BEGIN

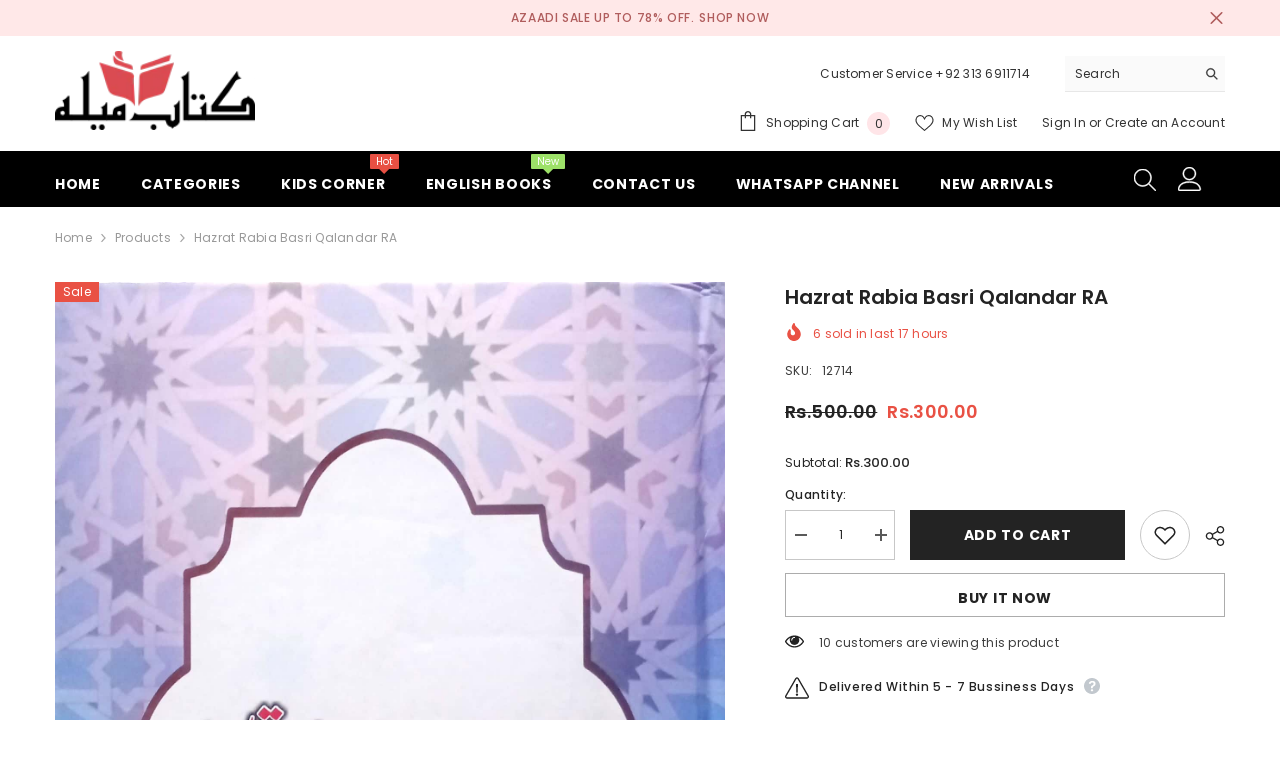

--- FILE ---
content_type: text/css
request_url: https://kitabmela.com.pk/cdn/shop/t/11/assets/component-share.css?v=23553761141326501681722253542
body_size: 566
content:
.share-button{display:block;position:relative}.share-button__button{display:inline-block;vertical-align:top;width:auto;min-width:175px;border-color:var(--form-input-border);color:var(--form-input-color);background-color:var(--form-input-bg);box-shadow:none!important}.share-button__button .icon{width:20px;height:20px;vertical-align:top}.share-button__fallback{display:flex;flex-direction:column;position:fixed;padding:2rem;top:auto;left:0;z-index:999;width:300px;background:var(--bg-white);box-shadow:0 3px 7px #0003;top:var(--share-desk-top);left:var(--share-desk-left);opacity:0;pointer-events:none}.share-button__fallback.is-open{opacity:1;pointer-events:auto;animation:animateMenuOpen var(--duration-default) ease}.share-button__fallback .button{margin-top:10px}.share-button__fallback .icon-clipboard{height:1.4rem;width:1.8rem}.share-button__message:not(:empty){display:block;font-size:var(--font-body-size);font-weight:var(--font-weight-normal);text-align:center;line-height:var(--body-line-height);letter-spacing:var(--body-letter-spacing);color:var(--color-text2);margin:10px 0 0}.at-share-btn-elements .at-icon-wrapper{width:22px!important;height:22px!important;padding:0!important;margin:0 8px 0 0!important}.at-share-btn-elements .at-icon-wrapper svg{width:100%!important;height:100%!important;fill:var(--icon)!important}.at-share-btn-elements .at-icon-wrapper:last-child{margin-right:0!important}.halo-share-3{display:flex;justify-content:space-between;align-items:center}.halo-share-3 .productView-title{padding-right:15px}.productView-share{display:inline-block;position:relative}.productView-share.style-3{line-height:1}.productView-share.style-2 .share-button__button{border:none;min-width:auto;font-size:0;padding:14px 0 14px 15px!important;line-height:1}.productView-share.style-2 .share-button__button svg{margin-right:0}.productView-share.style-3 .share-button__button{border:none;padding:0;text-align:left;min-width:auto;text-transform:capitalize;color:var(--text-cart);font-size:var(--font-body-size);font-weight:var(--font-weight-normal);display:flex;align-items:center;position:relative;top:2px}.productView-share.style-3 .share-button__button span{text-decoration:underline;text-underline-offset:.1rem}.share-button__fallback .share-group{display:flex;justify-content:space-between}.share-button__fallback .share-group .form-field{width:calc(100% - 56px)}.share-button__fallback .share-group .button{width:46px;margin:0 0 0 10px;min-width:auto;align-items:flex-start;font-size:0}.share-button__fallback .share_toolbox{margin-top:15px}.share-button__close{position:absolute;top:14px;right:20px;font-size:0;background:none;border:none;padding:0}.share-content .share-header .share-title{display:none}.modal-share-open{overflow:hidden;padding-inline-end:16px}.modal-share-open .background-overlay{opacity:1;pointer-events:auto;z-index:101}.modal-share-open .product-details .productView-sticky .halo-productView-right{position:inherit;z-index:inherit;transition:top ease .15}.halo-quick-view-popup .share-button__fallback{position:absolute;--share-desk-top: 100%;--share-desk-left: auto;right:0%}.social-share{display:flex;align-items:center;justify-content:flex-start;padding:0}.social-share li{list-style:none;margin-right:20px}.social-share li svg{width:18px;height:18px}@media (max-width:1024px){.productView-share.style-2 .share-button__fallback,.productView-share.style-3 .share-button__fallback{left:auto;right:0;bottom:0;top:auto}.modal-share-open{overflow:hidden;padding-inline-end:0px}.modal-share-open .background-overlay{opacity:1;pointer-events:auto}.modal-share-open .product-details .productView-sticky .halo-productView-right{position:inherit;z-index:inherit;transition:top ease .15}.product-details .share-button__fallback{position:fixed;bottom:0;width:100%;z-index:999;transform:translateY(100%);transition:transform var(--duration-default) ease-in-out;animation:none!important;display:block;padding:0}.product-details .share-button__fallback.is-open{transform:translateY(0)}.product-details .share-content .share-header .share-title{display:block}.product-details .share-content .share-header .share-title{font-weight:var(--font-weight-semibold);font-size:calc(var(--font-body-size) + 2px);text-transform:uppercase;margin:0;max-height:min(var(--header-height),auto);box-shadow:0 0 3px #00000036;padding:8px 10px}.product-details .share-content .wrapper-content{padding:11px 10px}.product-details .share-content .share-button__close{top:9px;right:10px}.product-details .share-content .share-button__close svg{width:15px;height:16px}.product-details .share-content .at-share-btn-elements .at-icon-wrapper{width:25px!important;height:25px!important}.product-details .share-content .field__input{padding-top:13px;padding-bottom:13px}.product-details .share-button__fallback .share-group .button{width:50px}.product-details .share-button__fallback .icon-clipboard{height:1.4rem;width:1.8rem;margin:0 auto;padding-left:4px}}@media (max-width: 767px){.halo-share-3{align-items:flex-start}.productView-share.style-3 .share-button__button span{display:none}}@media (max-width: 550px){.productView-share.style-2 .share-button__button{padding:14px 0 14px 10px!important}}@media (min-width: 551px){.product-full-width .productView-share.style-2 .share-button__button,.product-full-width-2 .productView-share.style-2 .share-button__button{padding:14px 15px 14px 0!important}}@media (min-width: 1025px){.halo-share-3 .productView-title{padding-right:30px}.share-button__fallback{--share-desk-top: 50%;--share-desk-left: 50%;transform:translate(-50%,-30%);width:500px;opacity:0;transition:var(--duration-default) ease}.share-button__fallback.is-open{transform:translate(-50%,-50%);animation:none}}
/*# sourceMappingURL=/cdn/shop/t/11/assets/component-share.css.map?v=23553761141326501681722253542 */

END

#### Problem description
Repeat every entry exactly. Do not include the pictures.

#### Answer below
--- FILE ---
content_type: text/css
request_url: https://kitabmela.com.pk/cdn/shop/t/11/assets/component-share.css?v=23553761141326501681722253542
body_size: 566
content:
.share-button{display:block;position:relative}.share-button__button{display:inline-block;vertical-align:top;width:auto;min-width:175px;border-color:var(--form-input-border);color:var(--form-input-color);background-color:var(--form-input-bg);box-shadow:none!important}.share-button__button .icon{width:20px;height:20px;vertical-align:top}.share-button__fallback{display:flex;flex-direction:column;position:fixed;padding:2rem;top:auto;left:0;z-index:999;width:300px;background:var(--bg-white);box-shadow:0 3px 7px #0003;top:var(--share-desk-top);left:var(--share-desk-left);opacity:0;pointer-events:none}.share-button__fallback.is-open{opacity:1;pointer-events:auto;animation:animateMenuOpen var(--duration-default) ease}.share-button__fallback .button{margin-top:10px}.share-button__fallback .icon-clipboard{height:1.4rem;width:1.8rem}.share-button__message:not(:empty){display:block;font-size:var(--font-body-size);font-weight:var(--font-weight-normal);text-align:center;line-height:var(--body-line-height);letter-spacing:var(--body-letter-spacing);color:var(--color-text2);margin:10px 0 0}.at-share-btn-elements .at-icon-wrapper{width:22px!important;height:22px!important;padding:0!important;margin:0 8px 0 0!important}.at-share-btn-elements .at-icon-wrapper svg{width:100%!important;height:100%!important;fill:var(--icon)!important}.at-share-btn-elements .at-icon-wrapper:last-child{margin-right:0!important}.halo-share-3{display:flex;justify-content:space-between;align-items:center}.halo-share-3 .productView-title{padding-right:15px}.productView-share{display:inline-block;position:relative}.productView-share.style-3{line-height:1}.productView-share.style-2 .share-button__button{border:none;min-width:auto;font-size:0;padding:14px 0 14px 15px!important;line-height:1}.productView-share.style-2 .share-button__button svg{margin-right:0}.productView-share.style-3 .share-button__button{border:none;padding:0;text-align:left;min-width:auto;text-transform:capitalize;color:var(--text-cart);font-size:var(--font-body-size);font-weight:var(--font-weight-normal);display:flex;align-items:center;position:relative;top:2px}.productView-share.style-3 .share-button__button span{text-decoration:underline;text-underline-offset:.1rem}.share-button__fallback .share-group{display:flex;justify-content:space-between}.share-button__fallback .share-group .form-field{width:calc(100% - 56px)}.share-button__fallback .share-group .button{width:46px;margin:0 0 0 10px;min-width:auto;align-items:flex-start;font-size:0}.share-button__fallback .share_toolbox{margin-top:15px}.share-button__close{position:absolute;top:14px;right:20px;font-size:0;background:none;border:none;padding:0}.share-content .share-header .share-title{display:none}.modal-share-open{overflow:hidden;padding-inline-end:16px}.modal-share-open .background-overlay{opacity:1;pointer-events:auto;z-index:101}.modal-share-open .product-details .productView-sticky .halo-productView-right{position:inherit;z-index:inherit;transition:top ease .15}.halo-quick-view-popup .share-button__fallback{position:absolute;--share-desk-top: 100%;--share-desk-left: auto;right:0%}.social-share{display:flex;align-items:center;justify-content:flex-start;padding:0}.social-share li{list-style:none;margin-right:20px}.social-share li svg{width:18px;height:18px}@media (max-width:1024px){.productView-share.style-2 .share-button__fallback,.productView-share.style-3 .share-button__fallback{left:auto;right:0;bottom:0;top:auto}.modal-share-open{overflow:hidden;padding-inline-end:0px}.modal-share-open .background-overlay{opacity:1;pointer-events:auto}.modal-share-open .product-details .productView-sticky .halo-productView-right{position:inherit;z-index:inherit;transition:top ease .15}.product-details .share-button__fallback{position:fixed;bottom:0;width:100%;z-index:999;transform:translateY(100%);transition:transform var(--duration-default) ease-in-out;animation:none!important;display:block;padding:0}.product-details .share-button__fallback.is-open{transform:translateY(0)}.product-details .share-content .share-header .share-title{display:block}.product-details .share-content .share-header .share-title{font-weight:var(--font-weight-semibold);font-size:calc(var(--font-body-size) + 2px);text-transform:uppercase;margin:0;max-height:min(var(--header-height),auto);box-shadow:0 0 3px #00000036;padding:8px 10px}.product-details .share-content .wrapper-content{padding:11px 10px}.product-details .share-content .share-button__close{top:9px;right:10px}.product-details .share-content .share-button__close svg{width:15px;height:16px}.product-details .share-content .at-share-btn-elements .at-icon-wrapper{width:25px!important;height:25px!important}.product-details .share-content .field__input{padding-top:13px;padding-bottom:13px}.product-details .share-button__fallback .share-group .button{width:50px}.product-details .share-button__fallback .icon-clipboard{height:1.4rem;width:1.8rem;margin:0 auto;padding-left:4px}}@media (max-width: 767px){.halo-share-3{align-items:flex-start}.productView-share.style-3 .share-button__button span{display:none}}@media (max-width: 550px){.productView-share.style-2 .share-button__button{padding:14px 0 14px 10px!important}}@media (min-width: 551px){.product-full-width .productView-share.style-2 .share-button__button,.product-full-width-2 .productView-share.style-2 .share-button__button{padding:14px 15px 14px 0!important}}@media (min-width: 1025px){.halo-share-3 .productView-title{padding-right:30px}.share-button__fallback{--share-desk-top: 50%;--share-desk-left: 50%;transform:translate(-50%,-30%);width:500px;opacity:0;transition:var(--duration-default) ease}.share-button__fallback.is-open{transform:translate(-50%,-50%);animation:none}}
/*# sourceMappingURL=/cdn/shop/t/11/assets/component-share.css.map?v=23553761141326501681722253542 */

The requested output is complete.